• [TEXT SHOWN]
-- Opening Marker --
Last week, I completed my reading of the 8th book on my Classics Club list, Mark Twain’s A Connecticut Yankee in King Arthur’s Court. What I’m about to say may be quite difficult to believe, but until this book, I had never read anything by Mark Twain. While in high school, when other English classes were reading Tom Sawyer and Huck Finn, I was reading Ayn Rand. I’m not exactly sure how that came about, but it most certainly did. Throughout college, I also didn’t have the opportunity to read Twain as the literature course I took was British literature as opposed to American literature.
A Connecticut Yankee in King Arthur’s Court was originally published in 1889 both in England and here in the good ole USA. It’s very much a satirical novel in which Twain makes he thoughts known on a variety of topics, such as slavery, political institutions, and most particularly the church, in only such a way that Twain accomplishes quite well in his own unique style.
In A Connecticut Yankee in King Arthur’s Court, we discover that Hank Morgan, an industrial worker, wakes up, after being conked in the head, in King Arthur’s England. I wasn’t sure, if at the beginning of the book, if it was a dream or not of Hank’s, but I quickly realized that it wasn’t. Hank quickly realizes the gravity of his situation and acts accordingly in order to stay alive in a society that isn’t anywhere close to being as advanced as late 19th century America.
One of the things he quickly observes, is that the knights of Arthur’s realm are a very superstitious lot, and hold a great deal of fealty to their lord, King Arthur. Being a native of 19th century America, he clearly feels that democratic principles generally serve the greatest amount of people, he holds this system in great disdain, and as such, wants to place himself into the position of being able to disable this system of government.
After getting into the good graces of the king, Hank goes about putting into place a system that will accomplish those very goals. He attempts to innovate England into a state of technological advancement similar to what he experienced in the 19th century. He establishes a telephone/telegraph system, military academies, etc, in order to further his own goals. However, I found it quite impressive that he took advantage of a system he clearly despised, in order to further his own goals, mainly the superstition of the English people.
While, overall, I enjoyed the story immensely, there were parts that I felt were pretty long-winded and could’ve been left out. As I was nearing the end of the book, I found myself wanting it to be over as I was having a hard time trying to exactly see the point. And the end where society seemed to be obliterated, seemed to be a bit far-fetched to me, if you ask me. But overall, I was really impressed with the satirical imagery presented in the book, and I honestly can’t wait to read my next book by Mark Twain. In closing, I figured I’d also share a couple of quotes from A Connecticut Yankee in King Arthur’s Court that caught my eye:
Concentration of power in a political machine is bad; and an Established Church is only a political machine; it was invented for that; it is nursed; cradled, preserved for that; it is an enemy to human liberty, and does no good which it could not better do in a split-up and scattered condition.
-- Closing Marker --
• [DATA SECTION]
-- Opening Marker --
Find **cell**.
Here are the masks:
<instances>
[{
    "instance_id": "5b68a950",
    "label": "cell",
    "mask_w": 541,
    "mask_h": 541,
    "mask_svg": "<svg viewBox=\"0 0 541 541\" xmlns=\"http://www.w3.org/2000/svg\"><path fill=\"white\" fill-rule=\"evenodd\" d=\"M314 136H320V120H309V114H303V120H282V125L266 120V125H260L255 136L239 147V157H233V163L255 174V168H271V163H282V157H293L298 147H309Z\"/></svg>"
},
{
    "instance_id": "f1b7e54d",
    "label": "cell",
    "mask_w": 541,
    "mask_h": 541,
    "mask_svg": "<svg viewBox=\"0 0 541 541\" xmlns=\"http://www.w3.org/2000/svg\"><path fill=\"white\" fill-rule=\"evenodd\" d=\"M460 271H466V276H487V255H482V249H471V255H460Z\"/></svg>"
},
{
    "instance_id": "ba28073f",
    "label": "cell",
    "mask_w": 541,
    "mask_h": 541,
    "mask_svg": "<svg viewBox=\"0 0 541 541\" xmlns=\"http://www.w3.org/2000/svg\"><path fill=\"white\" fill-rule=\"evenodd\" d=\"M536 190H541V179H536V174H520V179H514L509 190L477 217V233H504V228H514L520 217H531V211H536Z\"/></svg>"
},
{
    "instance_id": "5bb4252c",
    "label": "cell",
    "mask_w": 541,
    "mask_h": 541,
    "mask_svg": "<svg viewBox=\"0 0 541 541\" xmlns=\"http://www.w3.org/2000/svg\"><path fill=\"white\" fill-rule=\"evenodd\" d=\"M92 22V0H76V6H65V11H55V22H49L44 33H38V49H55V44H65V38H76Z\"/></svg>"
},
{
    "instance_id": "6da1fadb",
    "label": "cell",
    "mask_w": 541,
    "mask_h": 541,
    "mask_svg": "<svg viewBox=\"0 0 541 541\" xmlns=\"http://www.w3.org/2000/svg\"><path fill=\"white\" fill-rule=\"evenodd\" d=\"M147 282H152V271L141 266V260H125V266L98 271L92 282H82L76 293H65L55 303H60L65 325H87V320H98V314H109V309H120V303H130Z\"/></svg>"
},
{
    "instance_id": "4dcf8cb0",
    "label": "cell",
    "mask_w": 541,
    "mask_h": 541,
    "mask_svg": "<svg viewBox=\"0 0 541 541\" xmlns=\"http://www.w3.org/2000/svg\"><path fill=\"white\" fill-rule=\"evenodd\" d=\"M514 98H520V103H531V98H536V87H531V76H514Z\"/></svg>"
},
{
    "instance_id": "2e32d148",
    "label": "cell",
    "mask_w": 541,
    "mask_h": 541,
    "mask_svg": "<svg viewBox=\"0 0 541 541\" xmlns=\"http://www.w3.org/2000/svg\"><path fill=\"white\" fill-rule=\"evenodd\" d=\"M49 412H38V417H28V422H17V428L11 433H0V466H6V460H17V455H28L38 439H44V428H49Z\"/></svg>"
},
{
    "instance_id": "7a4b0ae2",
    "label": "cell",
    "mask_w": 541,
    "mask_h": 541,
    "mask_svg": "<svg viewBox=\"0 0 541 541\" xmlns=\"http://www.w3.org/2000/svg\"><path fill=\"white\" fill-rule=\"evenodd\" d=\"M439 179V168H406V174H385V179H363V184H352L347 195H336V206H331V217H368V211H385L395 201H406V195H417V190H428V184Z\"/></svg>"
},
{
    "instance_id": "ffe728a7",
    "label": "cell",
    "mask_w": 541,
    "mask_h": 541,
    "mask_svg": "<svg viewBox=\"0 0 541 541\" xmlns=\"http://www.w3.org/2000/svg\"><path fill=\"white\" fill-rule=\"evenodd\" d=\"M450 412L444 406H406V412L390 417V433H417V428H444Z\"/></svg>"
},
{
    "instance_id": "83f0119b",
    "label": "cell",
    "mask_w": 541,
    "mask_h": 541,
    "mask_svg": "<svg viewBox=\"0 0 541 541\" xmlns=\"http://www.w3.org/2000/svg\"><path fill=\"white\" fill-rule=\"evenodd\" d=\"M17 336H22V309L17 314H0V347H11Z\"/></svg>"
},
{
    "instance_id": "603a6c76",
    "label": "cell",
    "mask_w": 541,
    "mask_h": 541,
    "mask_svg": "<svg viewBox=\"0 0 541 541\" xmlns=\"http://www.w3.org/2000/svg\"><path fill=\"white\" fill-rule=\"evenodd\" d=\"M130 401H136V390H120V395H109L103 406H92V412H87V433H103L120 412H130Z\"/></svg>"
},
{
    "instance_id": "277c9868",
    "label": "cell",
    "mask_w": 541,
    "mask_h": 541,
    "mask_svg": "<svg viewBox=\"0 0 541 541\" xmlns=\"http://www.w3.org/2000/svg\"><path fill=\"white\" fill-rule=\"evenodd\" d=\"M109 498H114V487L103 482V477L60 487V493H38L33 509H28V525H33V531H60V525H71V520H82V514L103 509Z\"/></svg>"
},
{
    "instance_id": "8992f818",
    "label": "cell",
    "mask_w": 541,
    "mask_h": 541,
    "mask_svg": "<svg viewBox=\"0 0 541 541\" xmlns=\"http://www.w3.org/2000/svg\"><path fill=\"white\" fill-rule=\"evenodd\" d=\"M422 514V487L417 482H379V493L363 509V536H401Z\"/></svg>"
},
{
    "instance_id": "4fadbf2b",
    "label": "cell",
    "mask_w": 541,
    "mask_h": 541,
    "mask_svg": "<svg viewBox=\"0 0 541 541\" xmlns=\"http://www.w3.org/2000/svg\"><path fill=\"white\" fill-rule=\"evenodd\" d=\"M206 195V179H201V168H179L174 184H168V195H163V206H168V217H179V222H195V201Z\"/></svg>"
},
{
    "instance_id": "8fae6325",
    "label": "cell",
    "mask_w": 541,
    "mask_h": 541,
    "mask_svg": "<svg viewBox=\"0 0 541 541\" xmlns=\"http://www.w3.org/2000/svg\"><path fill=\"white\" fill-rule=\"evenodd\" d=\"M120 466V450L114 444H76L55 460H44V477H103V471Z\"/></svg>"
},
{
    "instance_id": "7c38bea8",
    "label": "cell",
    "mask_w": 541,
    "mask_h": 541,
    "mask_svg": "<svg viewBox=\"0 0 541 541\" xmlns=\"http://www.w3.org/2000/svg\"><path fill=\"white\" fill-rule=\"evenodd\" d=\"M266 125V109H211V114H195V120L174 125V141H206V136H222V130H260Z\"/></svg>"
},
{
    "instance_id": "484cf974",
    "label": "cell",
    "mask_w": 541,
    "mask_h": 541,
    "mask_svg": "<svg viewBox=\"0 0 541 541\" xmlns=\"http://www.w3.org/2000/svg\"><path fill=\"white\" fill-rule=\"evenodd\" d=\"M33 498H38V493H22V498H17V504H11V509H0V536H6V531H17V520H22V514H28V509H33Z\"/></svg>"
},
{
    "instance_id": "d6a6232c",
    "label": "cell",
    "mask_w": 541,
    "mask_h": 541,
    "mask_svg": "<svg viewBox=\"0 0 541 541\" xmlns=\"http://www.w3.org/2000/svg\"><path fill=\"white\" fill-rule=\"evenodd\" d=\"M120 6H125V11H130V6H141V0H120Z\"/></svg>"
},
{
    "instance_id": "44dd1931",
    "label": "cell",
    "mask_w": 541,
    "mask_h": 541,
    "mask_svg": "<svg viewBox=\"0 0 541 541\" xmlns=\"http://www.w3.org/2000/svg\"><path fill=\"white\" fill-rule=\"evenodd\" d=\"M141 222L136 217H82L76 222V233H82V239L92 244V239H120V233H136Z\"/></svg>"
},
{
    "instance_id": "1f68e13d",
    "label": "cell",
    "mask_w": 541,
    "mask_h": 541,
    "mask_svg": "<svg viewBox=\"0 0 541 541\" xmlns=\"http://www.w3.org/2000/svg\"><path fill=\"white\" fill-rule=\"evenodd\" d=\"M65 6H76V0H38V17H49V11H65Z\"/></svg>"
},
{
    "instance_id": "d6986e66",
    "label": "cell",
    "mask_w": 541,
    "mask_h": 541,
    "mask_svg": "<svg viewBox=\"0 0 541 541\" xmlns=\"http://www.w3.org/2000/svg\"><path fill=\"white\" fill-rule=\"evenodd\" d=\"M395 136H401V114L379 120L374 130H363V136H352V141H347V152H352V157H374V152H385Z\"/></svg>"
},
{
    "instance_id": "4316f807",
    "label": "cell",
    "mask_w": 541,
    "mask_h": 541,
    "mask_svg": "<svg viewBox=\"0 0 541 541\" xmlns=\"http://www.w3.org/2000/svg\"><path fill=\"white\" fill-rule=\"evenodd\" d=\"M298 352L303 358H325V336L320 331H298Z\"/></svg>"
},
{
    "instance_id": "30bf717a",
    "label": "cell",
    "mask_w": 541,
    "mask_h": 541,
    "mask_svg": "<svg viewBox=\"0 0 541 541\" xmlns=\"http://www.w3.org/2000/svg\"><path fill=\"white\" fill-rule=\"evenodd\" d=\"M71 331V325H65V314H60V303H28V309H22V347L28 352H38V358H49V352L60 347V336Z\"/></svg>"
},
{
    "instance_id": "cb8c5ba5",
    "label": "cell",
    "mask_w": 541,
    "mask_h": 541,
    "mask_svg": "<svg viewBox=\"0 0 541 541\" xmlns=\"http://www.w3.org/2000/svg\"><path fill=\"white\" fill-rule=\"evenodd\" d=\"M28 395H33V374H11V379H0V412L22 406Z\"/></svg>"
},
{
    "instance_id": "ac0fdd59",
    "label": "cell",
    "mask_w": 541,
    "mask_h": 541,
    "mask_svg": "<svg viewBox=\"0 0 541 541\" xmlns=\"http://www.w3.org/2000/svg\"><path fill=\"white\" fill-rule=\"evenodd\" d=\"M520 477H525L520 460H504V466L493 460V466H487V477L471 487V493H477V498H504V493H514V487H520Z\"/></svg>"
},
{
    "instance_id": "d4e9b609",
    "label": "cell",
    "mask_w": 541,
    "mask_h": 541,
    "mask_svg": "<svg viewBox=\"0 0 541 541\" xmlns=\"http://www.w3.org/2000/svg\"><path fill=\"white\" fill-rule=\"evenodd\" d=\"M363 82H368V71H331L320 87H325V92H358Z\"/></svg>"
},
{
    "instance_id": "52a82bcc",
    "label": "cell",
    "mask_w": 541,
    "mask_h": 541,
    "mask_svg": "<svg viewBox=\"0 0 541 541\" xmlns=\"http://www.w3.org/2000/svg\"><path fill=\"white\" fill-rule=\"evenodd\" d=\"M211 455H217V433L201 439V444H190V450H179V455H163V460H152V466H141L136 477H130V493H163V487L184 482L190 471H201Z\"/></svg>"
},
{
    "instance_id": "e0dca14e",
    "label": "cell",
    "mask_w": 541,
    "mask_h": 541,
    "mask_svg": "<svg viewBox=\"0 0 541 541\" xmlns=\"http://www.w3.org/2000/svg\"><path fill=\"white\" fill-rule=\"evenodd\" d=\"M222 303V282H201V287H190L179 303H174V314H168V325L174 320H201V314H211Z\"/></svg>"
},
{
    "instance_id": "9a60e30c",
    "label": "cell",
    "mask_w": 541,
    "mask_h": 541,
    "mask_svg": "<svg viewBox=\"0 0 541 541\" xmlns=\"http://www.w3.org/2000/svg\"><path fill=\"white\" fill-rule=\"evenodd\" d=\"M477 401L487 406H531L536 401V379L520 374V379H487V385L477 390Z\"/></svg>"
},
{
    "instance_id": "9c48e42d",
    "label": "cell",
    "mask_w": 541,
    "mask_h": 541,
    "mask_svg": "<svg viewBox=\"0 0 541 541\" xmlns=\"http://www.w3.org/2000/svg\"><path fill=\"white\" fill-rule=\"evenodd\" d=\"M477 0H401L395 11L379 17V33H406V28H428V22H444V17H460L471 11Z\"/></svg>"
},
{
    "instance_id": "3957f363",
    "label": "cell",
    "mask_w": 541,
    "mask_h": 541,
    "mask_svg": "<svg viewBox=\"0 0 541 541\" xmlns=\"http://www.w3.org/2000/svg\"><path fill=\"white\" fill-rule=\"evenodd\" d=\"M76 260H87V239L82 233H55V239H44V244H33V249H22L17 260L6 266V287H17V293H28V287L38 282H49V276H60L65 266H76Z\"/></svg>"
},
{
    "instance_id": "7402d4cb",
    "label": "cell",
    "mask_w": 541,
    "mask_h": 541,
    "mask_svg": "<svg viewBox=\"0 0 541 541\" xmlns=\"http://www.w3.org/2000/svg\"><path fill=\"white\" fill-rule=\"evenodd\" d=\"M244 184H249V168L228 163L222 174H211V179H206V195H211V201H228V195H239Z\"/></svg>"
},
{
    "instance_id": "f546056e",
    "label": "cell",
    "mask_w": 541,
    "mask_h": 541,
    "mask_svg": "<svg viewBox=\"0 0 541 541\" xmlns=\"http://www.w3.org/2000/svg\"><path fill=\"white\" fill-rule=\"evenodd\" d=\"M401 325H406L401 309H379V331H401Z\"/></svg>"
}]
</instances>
-- Closing Marker --
• [WHAT THE TASK REQUIRES] Can you copy from the review the passage that begins with the words containing "A Connecticut Yankee in King Arthur’s Court was" and ends with "19th century America.", word for word? Rely only on the review for what follows.

• [EXERCISE RESULT]
A Connecticut Yankee in King Arthur’s Court was originally published in 1889 both in England and here in the good ole USA. It’s very much a satirical novel in which Twain makes he thoughts known on a variety of topics, such as slavery, political institutions, and most particularly the church, in only such a way that Twain accomplishes quite well in his own unique style.
In A Connecticut Yankee in King Arthur’s Court, we discover that Hank Morgan, an industrial worker, wakes up, after being conked in the head, in King Arthur’s England. I wasn’t sure, if at the beginning of the book, if it was a dream or not of Hank’s, but I quickly realized that it wasn’t. Hank quickly realizes the gravity of his situation and acts accordingly in order to stay alive in a society that isn’t anywhere close to being as advanced as late 19th century America.